Tracking processor falling behind the event store

So, we are having some trouble with our tracking processors. I will try to describe it with the information I have been able to collect so far.

Our system is composed of several microservices, each of them with their query model and reading/writing from/to the event store as usual. We have a Hikari connection pool for managing connections to the database (a MySQL database in this case). Under certain circumstances, some of the services are not able to get a connection from the connection pool. This is a separate issue I am also trying to solve. However, this does not happen at the same time for all services, so we can end up in a situation where the rest of services are applying events but the affected service is stuck (as it cannot read from the event store). Eventually, the affected service would be able to get a connection, and here’s when we start having issues. The tracking processors living in that service get stuck and behind the event store. Events generated during the “down” period are not handled and new applied events after the connection is obtained are not handled either. We can see this warning in the logs:

2018-05-03 15:26:41.756 WARN 22 --- [dedEventStore-1] o.a.e.eventstore.EmbeddedEventStore : An event processor fell behind the tail end of the event store cache. This usually indicates a badly performing event processor.

Which lead us to this line of code. Apparently, the stuck processors are intended when the consumer falls behindGlobalCache.

So, I guess my question is what would be the intended way to gracefully recover from this. Any other information about the cause of the issue will also be super helpful, although I guess I have not provided enough details for anybody to know.

The only way we’ve managed to recover from this was by restarting the service. Upon restart, tracking processors are able to consume all events and get up to date.
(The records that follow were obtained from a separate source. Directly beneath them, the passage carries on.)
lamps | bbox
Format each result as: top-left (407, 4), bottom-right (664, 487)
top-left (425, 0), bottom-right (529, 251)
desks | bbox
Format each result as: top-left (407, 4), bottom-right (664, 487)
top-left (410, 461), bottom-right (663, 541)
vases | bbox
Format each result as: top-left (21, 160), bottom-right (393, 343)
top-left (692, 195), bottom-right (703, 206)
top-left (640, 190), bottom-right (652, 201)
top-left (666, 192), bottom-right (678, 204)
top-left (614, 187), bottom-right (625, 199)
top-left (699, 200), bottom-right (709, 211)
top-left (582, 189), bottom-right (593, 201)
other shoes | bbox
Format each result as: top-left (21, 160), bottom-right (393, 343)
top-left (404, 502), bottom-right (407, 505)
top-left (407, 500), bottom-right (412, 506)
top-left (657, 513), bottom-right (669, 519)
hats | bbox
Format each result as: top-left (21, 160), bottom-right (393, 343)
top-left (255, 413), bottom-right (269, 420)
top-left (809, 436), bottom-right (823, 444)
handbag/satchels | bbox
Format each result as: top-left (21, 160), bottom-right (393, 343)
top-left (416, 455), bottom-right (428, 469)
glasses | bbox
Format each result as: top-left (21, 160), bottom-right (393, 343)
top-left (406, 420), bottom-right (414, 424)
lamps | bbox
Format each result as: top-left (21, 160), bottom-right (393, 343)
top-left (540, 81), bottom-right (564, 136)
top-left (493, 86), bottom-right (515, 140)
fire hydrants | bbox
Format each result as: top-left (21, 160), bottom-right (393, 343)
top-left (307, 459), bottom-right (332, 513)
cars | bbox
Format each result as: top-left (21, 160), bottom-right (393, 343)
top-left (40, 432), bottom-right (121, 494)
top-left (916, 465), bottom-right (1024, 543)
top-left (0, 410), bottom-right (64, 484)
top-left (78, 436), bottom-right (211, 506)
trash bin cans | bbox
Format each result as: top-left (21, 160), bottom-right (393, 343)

The EmbeddedEventStore will give you that warning if the EventConsumer can not longer tag along with the global event stream.

This global event stream is used to minimize the number of open database connections needed to the domain event entry table.

In such a scenario, the EventConsumer thread will automatically switch to a local event stream.
It should thus not mean you’d have to do anything specific within Axon, as the consumer will proceed on it’s own.

From your response I however get the assumption it just shuts down any further event processing.
Is this actually the case? Have you been able to confirm that whilst that warning popped up your TrackingEventProcessor were still receiving events?

The reason you’re receiving this error is very likely because (assumption incoming!) your TrackingEventProcessor tries to update a view, requires a connection for that from Hikari, but since it doesn’t get any it waits until it receives one.

The waiting for that connection takes so long however, that the EventConsumer for the given TrackingEventProcessor is fallen behind compared to the others.

As said, it will (or should, if this is not the case in your application) now consume events in a separate thread.

Anyway, our system has evolved a lot since I asked this question, and now we are not having this problem anymore, thankfully!